“I am actually writing a book about life, not death; and living life through the oddly invigorating lens of death, perhaps the better for it.”
New book about working with death
There’s a new book with a fresh perspective on death and funerals, and it is great. Evie King’s Ashes to Admin is a chronicle of the author’s work for her local council, where she is in charge of carrying out funerals under Section 46 of the Public Health Act. The act applies when someone dies and there is no-one to take on the cost of arranging a funeral. Whether due to isolation, estrangement or poverty – the traditional term was once the “Pauper’s Funeral” – the responsibility falls to the local authority. Read on for our Ashes to Admin book review.
Evie (a pseudonym) takes us through a series of her cases, each time encountering an apparently lonely death, and each time discovering a life. As she learns the work, she explores what it teaches her about life, family, community and herself.

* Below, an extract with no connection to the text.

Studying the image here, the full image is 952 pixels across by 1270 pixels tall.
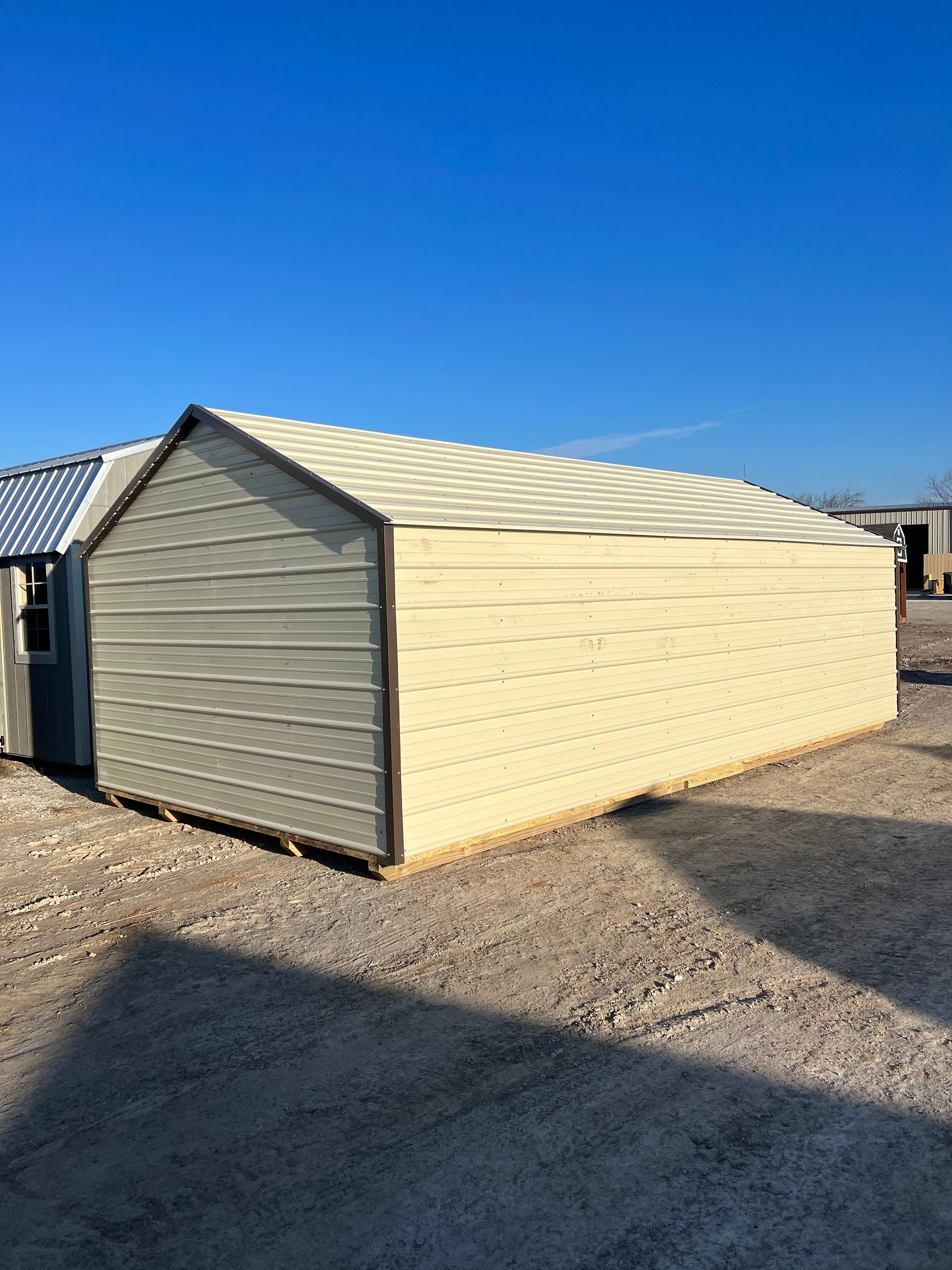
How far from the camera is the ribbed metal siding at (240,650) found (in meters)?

The importance of a good funeral
There is much of this book relating to the death conversation and our work that recommends it, but first I’d say – read it if you’ve ever had a bad thought about your local council and the distant, uncaring drones who staff it. Evie takes us through a series of her cases, and in each one we see the extraordinary effort she puts into her work and how much she cares about “her people”, as she calls them. As well as the admin, she’s a detective piecing together people’s lives from the evidence in their houses. She calls whatever contacts she can find, looking for relatives and friends – breaking the news and explaining the situation, helping those people grieve and even effecting reconciliations. She doesn’t just register the death and arrange the funeral, she promotes it to the person’s communities – hoping to drum up attendance and often proving that even a reclusive life involves others around it.
Evie’s district is lucky to have her. It’s clear that her kind of service is not universal across the councils of this country. Some might simply want for resources, or the experience and commitment she has found, others though see the stigma of a Section 46 funeral as a means of deterring applicants – actively designing their funerals to be unfriendly and difficult. Fortunately though the author sees her role beyond her council’s boundaries, and wants to export her ideas and methods to other authorities.
Compassion, competence and humour
Evie’s discovery of the work that a death demands will be eye-opening for many and will resonate with those of us who have also found ourselves working in that world. Her depiction of the banality and beauty of funeral work, the mixture of compassion, competence and humour that is needed in the aftermath of a death, really strike a note. Also she talks about the difficulty of the work, and the impact it has on her life.
Death as part of life
She describes herself as a “morbid Mary Poppins”, a professional who finds genuine connection with the people she helps – but then has to move quickly on to the next lot who need her. She finds herself often in conversation with people in the first days and even moments of grief – an elevating but exhausting experience:
“Death is so profound, bemusing, existential, distressing, that it obliterates small talk and raises the conversation far and above the norm…As the job goes on, I find that spending so much of my time inhabiting this hinterland where the usual rules and walls are gone, has left me permanently open. This proves to be both good and bad for me; far less bullshit but much more crying.”
Though she maintains a life and identity outside the work, it becomes a permanent perspective and affects how she experiences everything. It also never really stops:
“The second I draw a line between myself and the job, I deem my people to be a task and place them and their family on a par with a website update or license variation. If you’re going to do a job so tied up in life, you have to let it into your own and draw on that.”
Ashes to Admin book review – highly recommended!
This aspect of the work can be overwhelming and I hope that writing the book has helped her deal with it – and that reading and recognising it will help other death professionals gain perspective..
But it is not a book simply for industry insiders – it is a funny, moving and enlightening experience for any reader. It’s about universal experiences, not just death, grief, admin and covid, but also family, friendships, service and joy.